Culture
Am I a Sophist?
Someone who puzzles or wonders...thinks himself ignorant. Aristotle, Metaphysics 2A
I had recognized it as having been mentioned to me as a remarkable work by the teacher or friend who appeared to me at that period to hold the secret of the truth and beauty half sensed, half incomprehensible, the knowledge of which was the goal, vague but permanent, of my thoughts M. Proust, Swann's Way
The teacher is an image of the whole of education, and in their presentation are communicated the aims and approaches of a life of learning. Standing before the classroom of students, the teacher has the option of showing themselves as a knower or a non-knower. My chosen subject is the tension between the temptations of the first and the fertile promise of the second. This article has one recommendation for educators: that we ask our students questions we ourselves do not know the answer to.
The two models I speak of bear a great resemblance to the two approaches of teaching sketched by Jacob Klein in his lecture "On Liberal Education." There is the "Aristotelian view" in which the "word of the teacher acts as the form which in-forms the material of the learner's soul, in-forms the capability this soul has, and trans-forms it into a knowing soul" (267). The second is the "Socratic and Platonic view" in which "through questioning and arguing the teacher compels the learner to pull out of himself, as it were, something slumbering in him at all times" (267). In these two views put forward by Klein we can see that a teacher may emphasize known content as well as their own desire for unattained knowledge, exhibited in the act of questioning. Klein notes that they are both a part of the "great vehicle of learning," which is discussion and that each of these views has some share in the other (268).

DATA ENTRIES
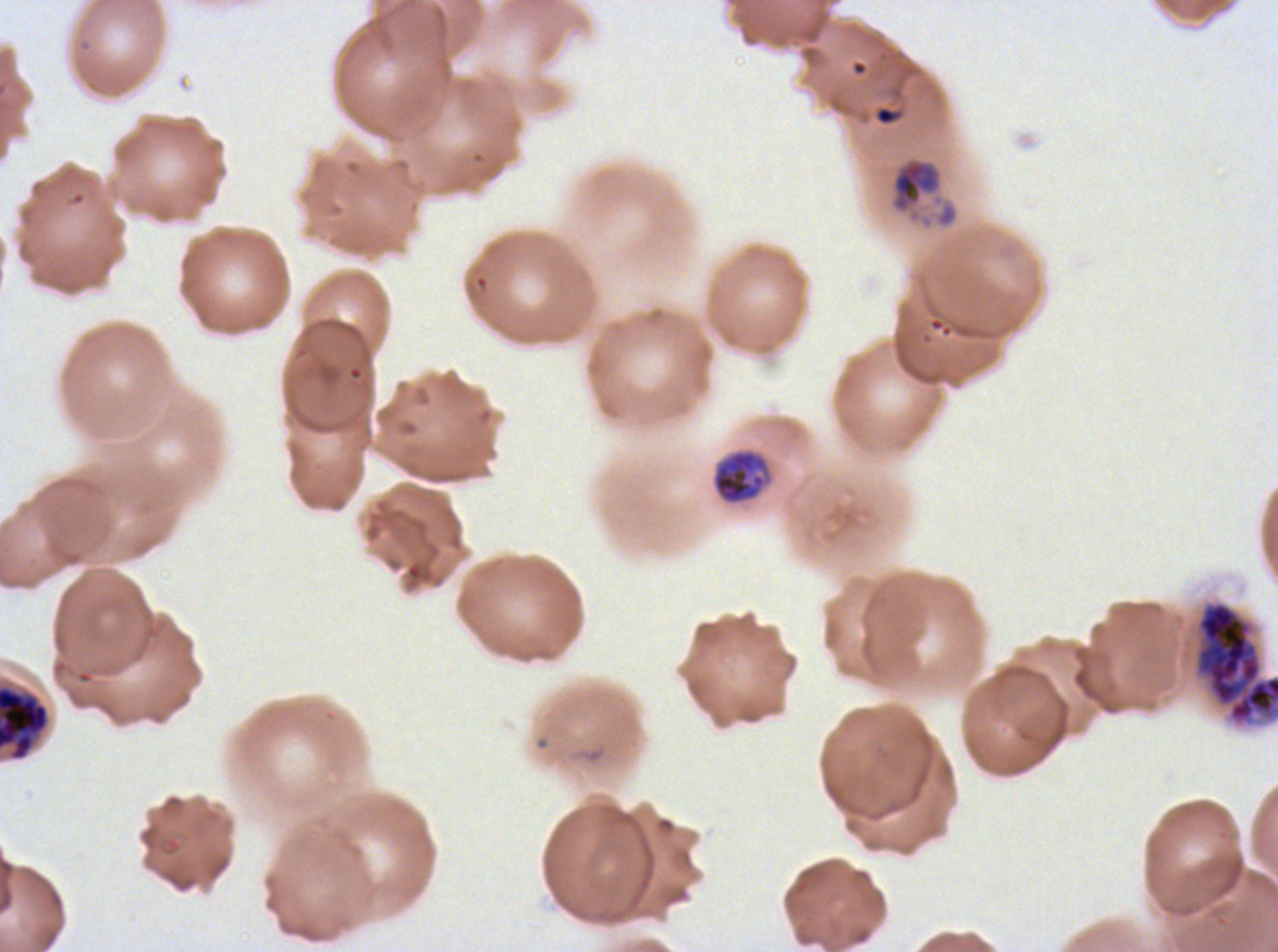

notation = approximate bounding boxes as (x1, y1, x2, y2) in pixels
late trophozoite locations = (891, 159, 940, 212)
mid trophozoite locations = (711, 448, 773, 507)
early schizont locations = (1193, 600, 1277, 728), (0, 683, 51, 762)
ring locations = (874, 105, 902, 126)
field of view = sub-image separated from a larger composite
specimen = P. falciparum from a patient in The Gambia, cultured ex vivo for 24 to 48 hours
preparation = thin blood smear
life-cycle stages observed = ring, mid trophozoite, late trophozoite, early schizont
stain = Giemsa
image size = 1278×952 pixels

TO DO
1. Repeat the stretch of the essay on teaching from "Someone who puzzles" through "the answer to.", word for word.
2. Carry on the essay on teaching from the point where it stops.

RESPONSES FOR EACH TASK
1.
Someone who puzzles or wonders...thinks himself ignorant. Aristotle, Metaphysics 2A
I had recognized it as having been mentioned to me as a remarkable work by the teacher or friend who appeared to me at that period to hold the secret of the truth and beauty half sensed, half incomprehensible, the knowledge of which was the goal, vague but permanent, of my thoughts M. Proust, Swann's Way
The teacher is an image of the whole of education, and in their presentation are communicated the aims and approaches of a life of learning. Standing before the classroom of students, the teacher has the option of showing themselves as a knower or a non-knower. My chosen subject is the tension between the temptations of the first and the fertile promise of the second. This article has one recommendation for educators: that we ask our students questions we ourselves do not know the answer to.

2.
If these two modes of teaching do in fact have some share in the other, what, then, is the relationship between these two approaches? I have a hunch that while they are distinct modes, there is a relationship between them such that the act of questioning itself helps to form a student. The Aristotelian view of "begetting and conceiving" (267) may be understood first as the transference of learned knowledge from one mind to another, but even the Socratic-Platonic view can in no way avoid begetting. Klein notes that "begetting is an important element in Socrates' practice" (267). I will suggest that when the teacher presents themselves as an inquirer, something is communicated and engendered in the student. Even if it is not content knowledge, it is also not impotent ignorance. What may be communicated and hopefully begotten is an understanding of learning as something that can never be completed, of learning as a continual desiring for truth.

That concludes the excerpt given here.